Au Temps où les femmes régneront (1918)

Les journaux de tranchées et les journaux de prisonniers de la Première Guerre Mondiale recèlent quelques anticipations. Certaines visent à galvaniser les troupes en présentant un avenir radieux dans lequel l'Allemagne est écrasée et la paix règne, d'autres sont destinées à faire sourire pour remonter le moral. 
Le Canard, Journal des prisonniers de guerre publié en français à Nüremberg propose un petit texte qui nous montre un futur dans lequel les femmes dominent. Les éléments anticipés sont faibles : la date (1930), l'annonce d'une guerre de quinze, l'inversion de l'ordre des sexes dans la société mais ils témoignent d'une certaine vision des rapports sociaux. L'idée de la substitution de la domination féminine à celle des hommes dans un futur plus ou moins proche se retrouve aussi dans "Le féminisme en 1958" de Clément Vautel (1918, lire le texte) avec une vision masculine voire machiste mais "En 2013" une pièce de Mrs Hemmick (1913, lire la critique) qui plutôt l'égalité entre les sexes que la domination de l'un sur l'autre.


Au Temps les femmes régneront.
(Conte Futur)

En 1930, les femmes, lassées de leur
servitude et profitant de
l'irrémédiable pénurie d'hommes
résultat de la «Grande Guerre de Quinze Ans»
renversèrent l'autorité masculine
et installèrent la leur en lieu et place
Les journaux.



Je poussai la porte du café d'un geste timide et honteux, et je m'empressai de gagner le fond, où je savais trouver Hortense, ma femme, et son habituelle société de dames avec lesquelles, chaque soir, elle se complaisait dans d'interminables manilles. Elle m'aperçut et je lui souris, encore qu'elle fit son œil noir, précurseur des violents orages conjugaux. J'usai alors du stratagème que je lui avais vu employer autrefois avec succès quand les femmes subissaient la loi des hommes, et qui consiste à parler à mots doux et à montrer figure agréable alors qu'on voudrait mordre et même tuer.
Ma chérie, lui dis-je, d'une voix que je m'efforçai de rendre mélodieuse, j'ai couché les deux petits. Si tu les voyais dormir, tranquilles et souriants! Quel joli tableau! Tout à. L'heure, avant de venir te chercher, je ne me rassasiais pas à les regardera
La fibre maternelle ne vibra point; mais un mot brusque, sec comme une gifle, m'interrompit. Je tombai mal, dans une de ces passes de jeu, où toutes les facultés se concentrent en vue de la réussite suprême, je m'assis, et me disposai à la longue attente qui, sûrement, allait suivre.

■ **DONNÉES ENREGISTRÉES**:
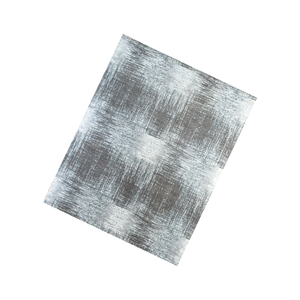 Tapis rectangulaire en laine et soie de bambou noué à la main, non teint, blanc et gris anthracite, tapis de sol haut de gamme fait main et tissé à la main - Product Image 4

...

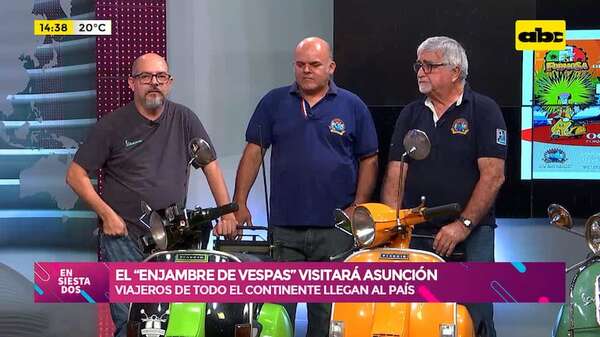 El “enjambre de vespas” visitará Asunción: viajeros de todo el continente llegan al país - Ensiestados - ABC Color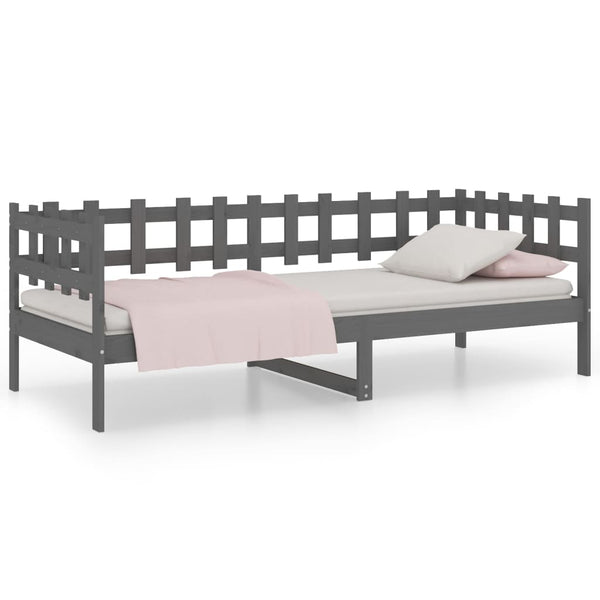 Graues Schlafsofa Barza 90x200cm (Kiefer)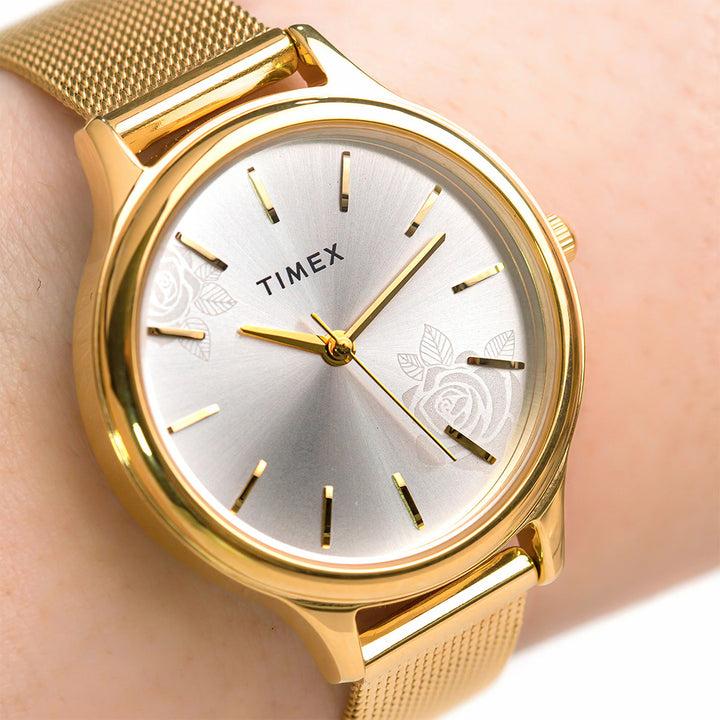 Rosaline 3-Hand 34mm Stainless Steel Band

* * *

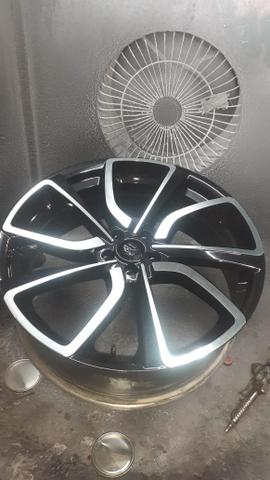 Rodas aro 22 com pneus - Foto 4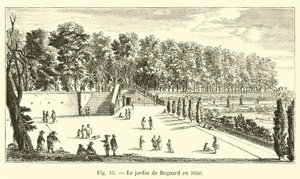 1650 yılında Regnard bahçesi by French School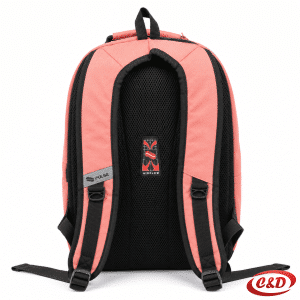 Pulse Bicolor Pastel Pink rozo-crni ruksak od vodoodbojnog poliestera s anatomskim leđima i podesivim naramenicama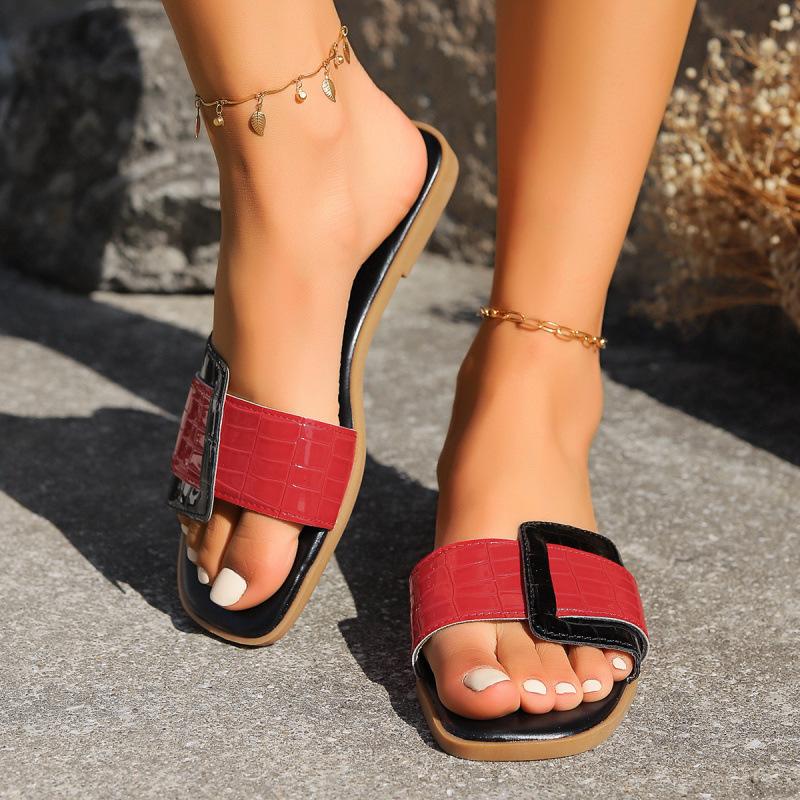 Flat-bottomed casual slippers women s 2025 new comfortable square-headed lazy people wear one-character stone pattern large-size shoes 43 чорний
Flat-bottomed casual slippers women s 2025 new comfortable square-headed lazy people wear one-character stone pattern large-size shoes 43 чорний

■ **CONSIGNES**:
**1.** Relevez toutes les années distinctes écrites en chiffres dans le texte de l'exercice, dans l'ordre de leur première apparition.
**2.** Recopiez mot pour mot le passage du texte de l'exercice qui va de « Au Temps les » à « Les journaux. ».

■ **CORRIGÉS**:
**1.** 1918, 1930, 1958, 2013, 1913

**2.**
Au Temps les femmes régneront.
(Conte Futur)

En 1930, les femmes, lassées de leur
servitude et profitant de
l'irrémédiable pénurie d'hommes
résultat de la «Grande Guerre de Quinze Ans»
renversèrent l'autorité masculine
et installèrent la leur en lieu et place
Les journaux.